Given task
Return the stretch from "Williams was born" through "Mansel Thomas (1909-86)" in the Welsh composers article, copied word for word.

Extract
________________________

Five of the best...Welsh composers!

We celebrate St David's day with Wales's finest composers.

A
a
-
Five of the best...Welsh composers!
Rating: 
0

Grace Williams (1906-77)

Williams was born in Barry, near Cardiff, to a musical family. Her father ran the local choir, and she often acted as the choir's accompanist. In 1923 she won a scholarship to study Music at Cardiff University, and in 1926 she moved to London to study at the Royal College of Music under Ralph Vaughan Williams. She was a prolific composer, best-known today for her lushly orchestrated symphonic poem Penillion, written for the National Orchestra of Wales in 1955. 

Williams's Missa Cambrensis will be given its second ever performance alongside other works by her at 7.30pm tonight on 'Live in Concert' on BBC Radio 3.

 

Mansel Thomas (1909-86)

________________________

(Collected data)
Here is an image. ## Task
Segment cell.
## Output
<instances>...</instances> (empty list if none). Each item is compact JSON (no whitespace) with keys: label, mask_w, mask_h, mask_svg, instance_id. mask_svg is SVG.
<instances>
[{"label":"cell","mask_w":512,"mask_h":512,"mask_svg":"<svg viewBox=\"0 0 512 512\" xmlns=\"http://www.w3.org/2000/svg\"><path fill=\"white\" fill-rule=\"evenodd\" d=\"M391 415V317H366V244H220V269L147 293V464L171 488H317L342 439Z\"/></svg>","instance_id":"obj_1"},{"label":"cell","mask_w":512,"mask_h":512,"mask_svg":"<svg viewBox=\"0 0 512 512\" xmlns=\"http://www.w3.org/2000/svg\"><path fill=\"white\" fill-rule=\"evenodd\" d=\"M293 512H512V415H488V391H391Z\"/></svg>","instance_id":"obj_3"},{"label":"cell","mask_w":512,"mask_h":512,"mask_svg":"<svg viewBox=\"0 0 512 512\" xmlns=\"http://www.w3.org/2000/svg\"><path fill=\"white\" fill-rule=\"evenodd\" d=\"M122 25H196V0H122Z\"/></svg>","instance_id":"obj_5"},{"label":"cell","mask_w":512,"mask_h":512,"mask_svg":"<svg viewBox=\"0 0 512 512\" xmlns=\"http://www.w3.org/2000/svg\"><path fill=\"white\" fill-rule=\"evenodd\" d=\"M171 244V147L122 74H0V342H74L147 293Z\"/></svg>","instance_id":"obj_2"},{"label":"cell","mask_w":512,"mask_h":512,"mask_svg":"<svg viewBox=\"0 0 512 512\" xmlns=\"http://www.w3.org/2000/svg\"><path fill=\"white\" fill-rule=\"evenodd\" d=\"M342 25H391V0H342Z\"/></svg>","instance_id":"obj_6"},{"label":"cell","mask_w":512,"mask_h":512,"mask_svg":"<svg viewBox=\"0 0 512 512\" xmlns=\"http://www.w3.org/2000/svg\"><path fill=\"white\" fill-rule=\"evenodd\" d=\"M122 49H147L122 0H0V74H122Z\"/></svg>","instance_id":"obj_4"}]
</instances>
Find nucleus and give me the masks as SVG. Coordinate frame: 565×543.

________________________

Output
Williams was born in Barry, near Cardiff, to a musical family. Her father ran the local choir, and she often acted as the choir's accompanist. In 1923 she won a scholarship to study Music at Cardiff University, and in 1926 she moved to London to study at the Royal College of Music under Ralph Vaughan Williams. She was a prolific composer, best-known today for her lushly orchestrated symphonic poem Penillion, written for the National Orchestra of Wales in 1955. 

Williams's Missa Cambrensis will be given its second ever performance alongside other works by her at 7.30pm tonight on 'Live in Concert' on BBC Radio 3.

 

Mansel Thomas (1909-86)